This is a very interesting take on the recent Amazon/’rape t-shirts’ story that exploded online recently. Via Amazon, a company called Solid Gold were selling t-shirts that included the phrase ‘Keep Calm And Rape Alot’. This, understandably, upset a lot of people and generated a lot of backlash against the sellers and Amazon. But Pete Ashton makes a very interesting and pertinent point – that most people did not grasp – that a human being wasn’t really involved in the process, hence the faux pas. The t-shirts were generated via an automatic algorithm, given certain inputs and parameters. This does not, as Ashton says, excuse them, but it does explain it. The ‘headfuck’ moment, as Ashton puts it, is that a human was not involved in the design or approval. A machine did it all.

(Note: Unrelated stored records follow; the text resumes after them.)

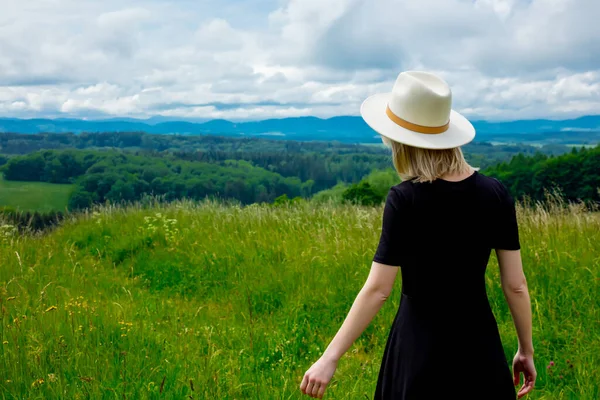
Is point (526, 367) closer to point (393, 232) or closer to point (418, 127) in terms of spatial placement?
point (393, 232)

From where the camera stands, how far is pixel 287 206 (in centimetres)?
1062

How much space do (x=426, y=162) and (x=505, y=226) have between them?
0.38 m

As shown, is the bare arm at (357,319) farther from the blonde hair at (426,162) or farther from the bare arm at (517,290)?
the bare arm at (517,290)

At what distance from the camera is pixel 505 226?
2057 mm

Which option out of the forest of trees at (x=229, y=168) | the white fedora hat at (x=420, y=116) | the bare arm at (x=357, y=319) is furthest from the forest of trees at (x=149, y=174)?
the bare arm at (x=357, y=319)

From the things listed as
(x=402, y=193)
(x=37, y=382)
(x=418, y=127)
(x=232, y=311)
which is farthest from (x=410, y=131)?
(x=232, y=311)

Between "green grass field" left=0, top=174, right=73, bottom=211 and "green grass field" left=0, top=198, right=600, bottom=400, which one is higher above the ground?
"green grass field" left=0, top=198, right=600, bottom=400

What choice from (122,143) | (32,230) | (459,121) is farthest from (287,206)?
(122,143)

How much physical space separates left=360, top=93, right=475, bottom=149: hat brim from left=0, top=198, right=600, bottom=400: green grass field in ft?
2.68

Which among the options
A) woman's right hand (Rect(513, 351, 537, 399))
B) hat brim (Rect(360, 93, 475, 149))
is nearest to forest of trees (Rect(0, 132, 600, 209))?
woman's right hand (Rect(513, 351, 537, 399))

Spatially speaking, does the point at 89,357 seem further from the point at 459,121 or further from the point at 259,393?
the point at 459,121

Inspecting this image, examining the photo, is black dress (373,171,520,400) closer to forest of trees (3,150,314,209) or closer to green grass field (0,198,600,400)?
green grass field (0,198,600,400)

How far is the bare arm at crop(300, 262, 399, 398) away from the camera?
1.96 meters

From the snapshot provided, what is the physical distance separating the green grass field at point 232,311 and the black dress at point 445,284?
8cm
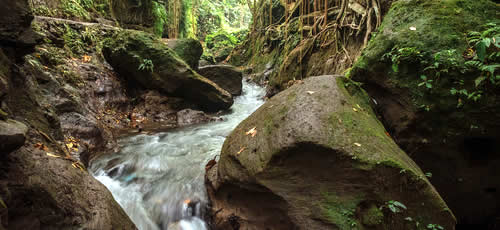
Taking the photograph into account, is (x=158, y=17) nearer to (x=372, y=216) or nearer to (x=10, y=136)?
(x=10, y=136)

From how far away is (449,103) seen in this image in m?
2.70

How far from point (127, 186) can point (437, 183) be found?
4.18m

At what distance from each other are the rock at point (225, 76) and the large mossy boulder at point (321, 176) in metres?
6.95

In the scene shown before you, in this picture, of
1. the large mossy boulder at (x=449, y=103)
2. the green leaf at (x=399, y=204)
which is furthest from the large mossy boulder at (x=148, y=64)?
the green leaf at (x=399, y=204)

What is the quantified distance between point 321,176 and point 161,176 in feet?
8.61

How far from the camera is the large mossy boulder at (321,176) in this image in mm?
2039

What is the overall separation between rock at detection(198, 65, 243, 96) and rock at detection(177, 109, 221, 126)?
2866mm

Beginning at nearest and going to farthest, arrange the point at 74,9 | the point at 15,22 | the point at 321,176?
the point at 15,22 < the point at 321,176 < the point at 74,9

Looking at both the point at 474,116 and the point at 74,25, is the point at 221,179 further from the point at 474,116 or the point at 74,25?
the point at 74,25

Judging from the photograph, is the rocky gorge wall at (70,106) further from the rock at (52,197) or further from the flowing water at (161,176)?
the flowing water at (161,176)

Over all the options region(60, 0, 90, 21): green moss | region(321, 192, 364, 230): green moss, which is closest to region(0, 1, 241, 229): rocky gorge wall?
region(60, 0, 90, 21): green moss

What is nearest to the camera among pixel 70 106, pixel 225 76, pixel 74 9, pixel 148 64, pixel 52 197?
pixel 52 197

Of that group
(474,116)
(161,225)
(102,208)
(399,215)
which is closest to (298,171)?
(399,215)

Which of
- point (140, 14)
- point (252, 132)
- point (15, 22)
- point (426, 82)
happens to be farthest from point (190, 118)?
point (140, 14)
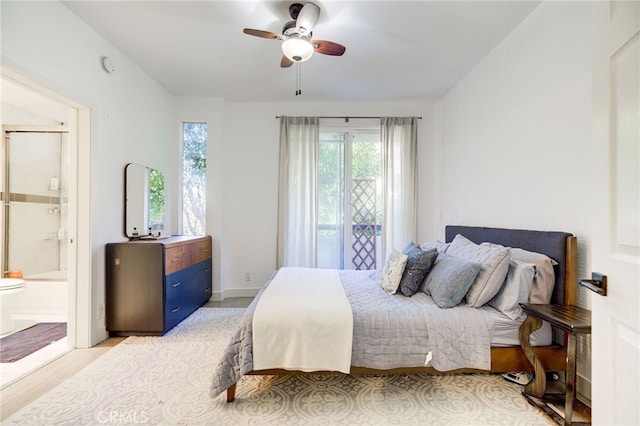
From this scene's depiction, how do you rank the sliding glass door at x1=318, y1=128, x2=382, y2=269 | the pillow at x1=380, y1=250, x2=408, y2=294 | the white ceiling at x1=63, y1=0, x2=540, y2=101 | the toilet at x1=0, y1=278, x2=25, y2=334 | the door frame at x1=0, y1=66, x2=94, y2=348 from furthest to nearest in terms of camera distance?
the sliding glass door at x1=318, y1=128, x2=382, y2=269 → the toilet at x1=0, y1=278, x2=25, y2=334 → the door frame at x1=0, y1=66, x2=94, y2=348 → the pillow at x1=380, y1=250, x2=408, y2=294 → the white ceiling at x1=63, y1=0, x2=540, y2=101

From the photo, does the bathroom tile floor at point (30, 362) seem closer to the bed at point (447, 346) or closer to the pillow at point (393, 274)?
the bed at point (447, 346)

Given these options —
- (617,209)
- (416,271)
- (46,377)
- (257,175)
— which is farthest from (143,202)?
(617,209)

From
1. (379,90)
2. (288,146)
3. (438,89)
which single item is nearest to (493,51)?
(438,89)

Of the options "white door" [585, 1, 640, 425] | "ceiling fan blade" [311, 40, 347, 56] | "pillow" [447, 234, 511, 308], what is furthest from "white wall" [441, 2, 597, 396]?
"ceiling fan blade" [311, 40, 347, 56]

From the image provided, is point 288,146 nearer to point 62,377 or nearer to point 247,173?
point 247,173

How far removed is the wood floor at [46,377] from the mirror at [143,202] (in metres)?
1.07

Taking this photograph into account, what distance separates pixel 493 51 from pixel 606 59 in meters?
2.13

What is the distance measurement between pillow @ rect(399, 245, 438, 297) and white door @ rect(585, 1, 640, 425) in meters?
1.23

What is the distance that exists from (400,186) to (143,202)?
10.5 ft

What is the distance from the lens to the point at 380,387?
187cm

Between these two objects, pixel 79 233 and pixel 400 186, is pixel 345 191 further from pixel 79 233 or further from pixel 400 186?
pixel 79 233

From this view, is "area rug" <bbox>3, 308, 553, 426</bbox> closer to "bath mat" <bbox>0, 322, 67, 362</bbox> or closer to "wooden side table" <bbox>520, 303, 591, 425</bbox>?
"wooden side table" <bbox>520, 303, 591, 425</bbox>

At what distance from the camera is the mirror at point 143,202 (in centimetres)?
291

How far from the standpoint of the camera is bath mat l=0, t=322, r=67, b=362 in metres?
2.29
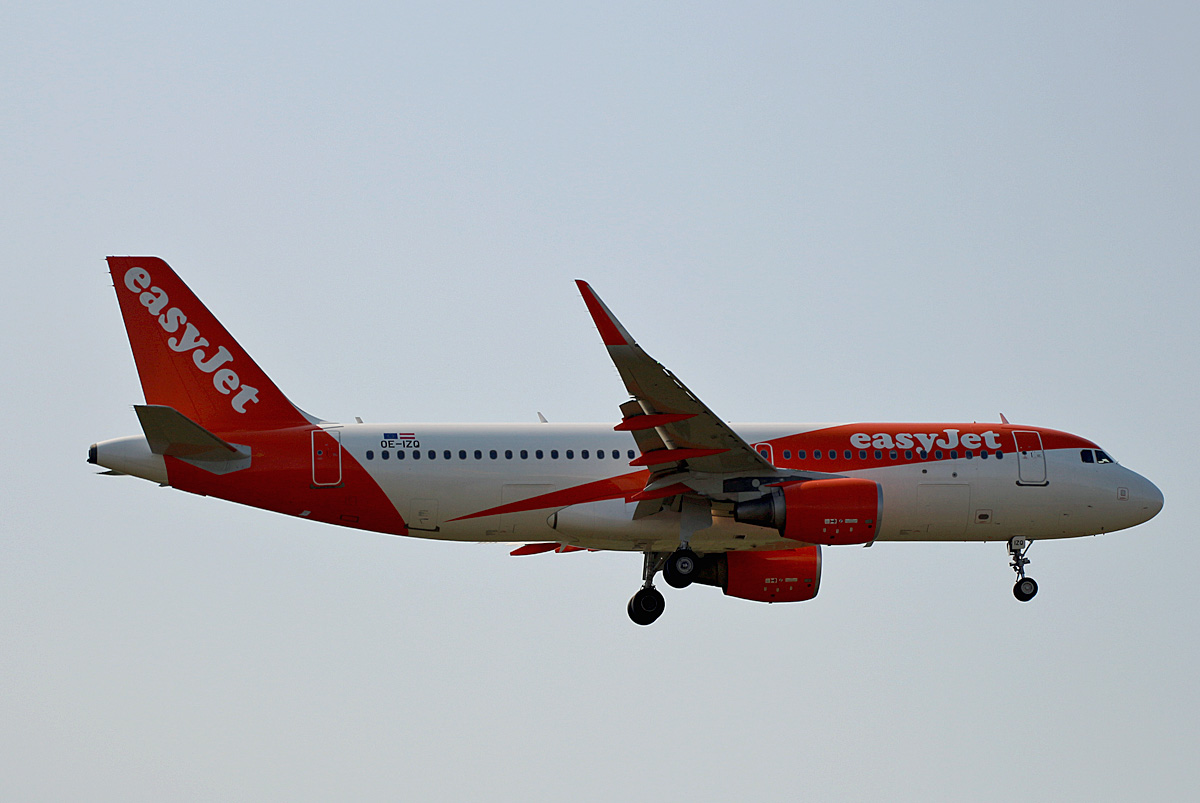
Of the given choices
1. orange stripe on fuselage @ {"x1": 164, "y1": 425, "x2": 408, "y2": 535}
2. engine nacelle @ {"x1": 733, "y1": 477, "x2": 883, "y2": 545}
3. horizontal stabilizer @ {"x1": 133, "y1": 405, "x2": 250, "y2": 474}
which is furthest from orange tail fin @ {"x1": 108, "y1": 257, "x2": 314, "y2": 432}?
engine nacelle @ {"x1": 733, "y1": 477, "x2": 883, "y2": 545}

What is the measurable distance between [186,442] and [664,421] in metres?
9.90

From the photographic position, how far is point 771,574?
1395 inches

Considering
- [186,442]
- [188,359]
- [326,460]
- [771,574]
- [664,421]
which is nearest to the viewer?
[664,421]

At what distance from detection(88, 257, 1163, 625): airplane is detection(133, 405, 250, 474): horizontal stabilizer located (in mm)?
37

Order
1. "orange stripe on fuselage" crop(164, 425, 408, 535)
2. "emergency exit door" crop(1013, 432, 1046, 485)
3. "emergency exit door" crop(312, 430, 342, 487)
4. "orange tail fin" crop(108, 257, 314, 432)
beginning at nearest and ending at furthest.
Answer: "orange stripe on fuselage" crop(164, 425, 408, 535) → "emergency exit door" crop(312, 430, 342, 487) → "orange tail fin" crop(108, 257, 314, 432) → "emergency exit door" crop(1013, 432, 1046, 485)

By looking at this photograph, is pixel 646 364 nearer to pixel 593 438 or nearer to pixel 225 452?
pixel 593 438

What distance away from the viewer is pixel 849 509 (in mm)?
30234

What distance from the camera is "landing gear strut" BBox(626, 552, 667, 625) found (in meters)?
34.7

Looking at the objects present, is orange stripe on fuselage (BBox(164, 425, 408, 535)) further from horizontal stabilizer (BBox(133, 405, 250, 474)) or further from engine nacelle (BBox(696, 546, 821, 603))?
engine nacelle (BBox(696, 546, 821, 603))

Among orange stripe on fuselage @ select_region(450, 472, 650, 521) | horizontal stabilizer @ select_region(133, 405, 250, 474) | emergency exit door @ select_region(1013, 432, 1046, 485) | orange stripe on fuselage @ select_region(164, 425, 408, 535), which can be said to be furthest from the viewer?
emergency exit door @ select_region(1013, 432, 1046, 485)

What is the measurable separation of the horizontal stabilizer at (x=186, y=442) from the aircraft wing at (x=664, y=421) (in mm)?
8363

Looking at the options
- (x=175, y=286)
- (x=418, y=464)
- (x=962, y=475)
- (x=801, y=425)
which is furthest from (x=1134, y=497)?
(x=175, y=286)

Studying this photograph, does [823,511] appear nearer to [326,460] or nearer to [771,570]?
[771,570]

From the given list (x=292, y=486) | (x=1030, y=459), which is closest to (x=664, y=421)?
(x=292, y=486)
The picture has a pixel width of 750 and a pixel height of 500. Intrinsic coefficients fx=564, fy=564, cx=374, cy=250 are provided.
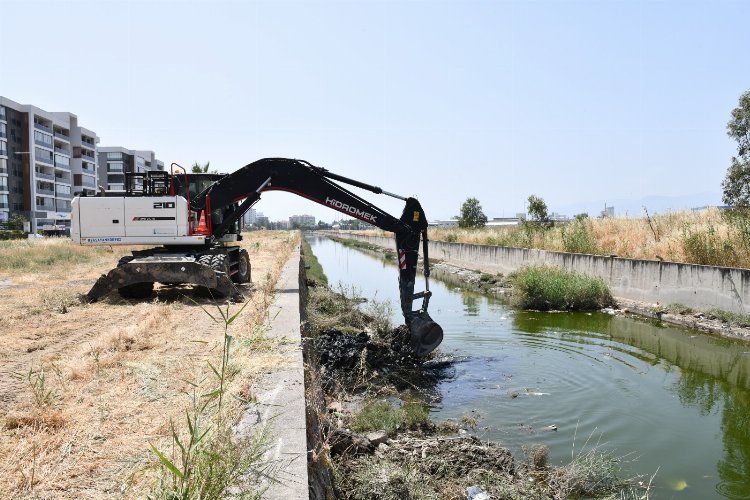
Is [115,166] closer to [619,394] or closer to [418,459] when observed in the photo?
[619,394]

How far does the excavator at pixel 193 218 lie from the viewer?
447 inches

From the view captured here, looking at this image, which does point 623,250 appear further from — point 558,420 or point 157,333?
point 157,333

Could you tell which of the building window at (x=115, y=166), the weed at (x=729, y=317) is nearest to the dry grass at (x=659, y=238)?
the weed at (x=729, y=317)

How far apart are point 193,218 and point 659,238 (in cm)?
1576

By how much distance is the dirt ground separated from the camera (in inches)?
135

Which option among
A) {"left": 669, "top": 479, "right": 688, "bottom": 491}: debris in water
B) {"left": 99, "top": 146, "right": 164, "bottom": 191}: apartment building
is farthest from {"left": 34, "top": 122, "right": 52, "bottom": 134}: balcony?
{"left": 669, "top": 479, "right": 688, "bottom": 491}: debris in water

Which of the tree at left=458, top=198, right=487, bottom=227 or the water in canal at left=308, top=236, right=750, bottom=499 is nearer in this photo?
the water in canal at left=308, top=236, right=750, bottom=499

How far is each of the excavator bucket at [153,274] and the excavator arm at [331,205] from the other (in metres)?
1.52

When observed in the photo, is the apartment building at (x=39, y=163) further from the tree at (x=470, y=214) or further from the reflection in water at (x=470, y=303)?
the reflection in water at (x=470, y=303)

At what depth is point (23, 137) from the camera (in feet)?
226

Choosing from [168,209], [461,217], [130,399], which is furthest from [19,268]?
[461,217]

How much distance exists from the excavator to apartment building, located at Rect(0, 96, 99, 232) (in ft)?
209

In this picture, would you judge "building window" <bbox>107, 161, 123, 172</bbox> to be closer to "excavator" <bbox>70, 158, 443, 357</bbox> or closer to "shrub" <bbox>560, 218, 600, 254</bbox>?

Interestingly I came across the link on the New Aesthetic tumblr, which is collecting various disparate sources related to the emerging ‘New Aesthetic’ scene in London. For a good introduction, James Brindle’s (who coined the term) talk at Web Direction is a good starting point or the initial blog post which started it. Another thorough third-party investigation is Will Wiles piece for Aeon. Then follow it with Bruce Sterling’s measured response to the movement, which includes some criticisms to ponder. One of them is the actual lack of artificial intelligence in machines, and issues of ethics. As Sterling says:
“Computers don’t and can’t make sound aesthetic judgements. Robots lack cognition. They lack perception. They lack intelligence. They lack taste. They lack ethics.“
In a way the t-shirt debacle underlines this – we are surrendering more and more of our lives to ‘algorithms’, thinking that machines can think for us. But they can’t – and eventually they will cross a line (ethical, legal, taste) that they cannot understand. This might only be the beginning.
All of this reminded me of Adam Curtis’ All Watched Over By Machines Of Loving Grace. Today we are trusting the machines to print our t-shirts. If we cede more control, will the consequences more serious?
Ominously, the New Aesthetic likes to talk about drones a lot….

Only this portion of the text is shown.